◆ DOCUMENT TEXT

One particularly convincing panelist that day, turn out guru Curtis Gans argued that since the McGovern-Fraser commission Democrats had yet to create a system that is durable. "What we have created is the worst of both worlds," Gans said. "We emerge with a candidate who hasn't been tested."

In other words, you end up with John Kerry.

Despite this frightening prospect, a slew of alternative options, and evidence supporting more wide scale changes, the committee was hesitant to support any drastic measures that would alter New Hampshire and Iowa's first-in-the-nation roles. And so they decided on the most moderate option -- they would add Nevada and South Carolina to the early voting "window," increasing diversity but still preserving their traditional lifeguards.

And so it went. Like children on a beach, the DNC feared straying too far from Iowa and New Hampshire, who had dominated the primary process since the late 1960s, in part by arguing that their small states give candidates more personal contact with voters. Sitting high on their proverbial lifeguard stands; the states convinced the party that they would continue to keep the electoral process safe through their retail-politicking eyes. And like any good lifeguards, they had whistles and obscure state laws to prove their entitlement.

Whether it was out of fear or a Baywatch-like awe, Howard Dean and the DNC rules committee were so hell-bent on preserving the status of Iowa and New Hampshire that they would later punish Florida and Michigan for defying the rules set in 2005. In the same breath, however, they would ignore Iowa and New Hampshire, who also violated these "rules" by disregarding the time frame the committee had set for their contests.

The campaigns also shoulder some blame for never envisioning a world beyond New Hampshire and Iowa. In a move that solidified the importance of the traditional early-voting states, the campaigns all signed a written pledge not to campaign in Florida and Michigan, lest they take away attention from Iowa's time in the sun.

Stripped of their delegates and access to candidates, Florida and Michigan held their primaries anyway. Barack Obama's name wasn't on the Michigan ballot -- an argument his campaign will no doubt make this weekend in contending the election was invalid. But this was a strategic, albeit shortsighted, decision his campaign made.

As it turns out, Michigan was not only punished, it was also pawned. According to several sources, Hillary Clinton was literally tricked into staying on the Michigan ballot by a last minute effort to embarrass the then-frontrunner before Iowa.

◆ REQUIRED WORK
1) Summarize the passage on the Democratic primary calendar in two sentences.
2) Write the next part of the passage on the Democratic primary calendar, picking up after its final sentence.
The material is not needed for this work.

◆ THE DATA
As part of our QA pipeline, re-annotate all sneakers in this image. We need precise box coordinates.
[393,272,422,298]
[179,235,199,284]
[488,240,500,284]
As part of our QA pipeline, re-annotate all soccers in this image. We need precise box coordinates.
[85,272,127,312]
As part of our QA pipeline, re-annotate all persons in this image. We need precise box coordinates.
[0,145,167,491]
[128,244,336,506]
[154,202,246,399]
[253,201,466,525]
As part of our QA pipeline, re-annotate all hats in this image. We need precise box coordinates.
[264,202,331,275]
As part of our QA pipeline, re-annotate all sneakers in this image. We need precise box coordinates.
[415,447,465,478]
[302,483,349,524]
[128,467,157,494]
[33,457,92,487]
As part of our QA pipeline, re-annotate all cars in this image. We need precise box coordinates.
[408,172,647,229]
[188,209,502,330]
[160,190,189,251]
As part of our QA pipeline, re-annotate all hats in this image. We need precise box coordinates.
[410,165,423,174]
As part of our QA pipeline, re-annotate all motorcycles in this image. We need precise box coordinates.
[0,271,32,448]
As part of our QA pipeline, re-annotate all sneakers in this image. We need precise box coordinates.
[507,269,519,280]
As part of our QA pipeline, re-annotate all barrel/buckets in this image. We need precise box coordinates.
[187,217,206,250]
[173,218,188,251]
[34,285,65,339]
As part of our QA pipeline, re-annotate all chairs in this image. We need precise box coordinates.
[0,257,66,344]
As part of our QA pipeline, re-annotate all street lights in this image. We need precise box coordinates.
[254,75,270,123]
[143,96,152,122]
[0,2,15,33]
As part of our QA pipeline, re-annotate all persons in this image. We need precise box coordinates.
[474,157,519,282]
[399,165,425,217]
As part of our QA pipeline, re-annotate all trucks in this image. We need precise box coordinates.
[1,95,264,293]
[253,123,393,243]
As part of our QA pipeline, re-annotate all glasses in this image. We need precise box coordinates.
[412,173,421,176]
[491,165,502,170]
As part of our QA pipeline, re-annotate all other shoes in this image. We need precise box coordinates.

◆ ANSWER LIST
1) Despite a warning that the system built since the McGovern-Fraser commission produced untested candidates, the DNC committee chose only to add Nevada and South Carolina to the early voting window, preserving the first-in-the-nation roles of Iowa and New Hampshire. The DNC later punished Florida and Michigan for defying the 2005 rules while ignoring Iowa and New Hampshire's violations, and after the campaigns pledged not to campaign in the two punished states, Florida and Michigan held their primaries anyway.

2)
Sources with Edwards, Dodd and Biden's campaigns -- speaking on the condition of anonymity -- said they discussed a plan, apparently floated by the Obama campaign, to privately tell Clinton's team they would remain on the ballot and at the last minute remove their names. Thus, Clinton would be the sole name on a renegade state's ballot. The lifeguards, of course, would not be pleased.

No thanks to the rules committee or the campaigns, the primary process as a whole has been marked by record-shattering voter turnout, creating a burst of interest in states typically ignored in an election year. The extended primary galvanized a new class of voters, and resulted in what analysts by and large predict will be permanent gains for Democrats in November.

It's nothing short of a classic coming-of age-tale. The same young children, who have carried over-inflated idea of lifeguards, eventually grow up and realize 16-year-olds with CPR certificates and a few YMCA classes can do water safety too. Hopefully, the Democrats grew up a little during these last few months and have seen that states, when given the opportunity and access, can handle the responsibility of getting to pick a nominee. And of course, the party is better off when they do.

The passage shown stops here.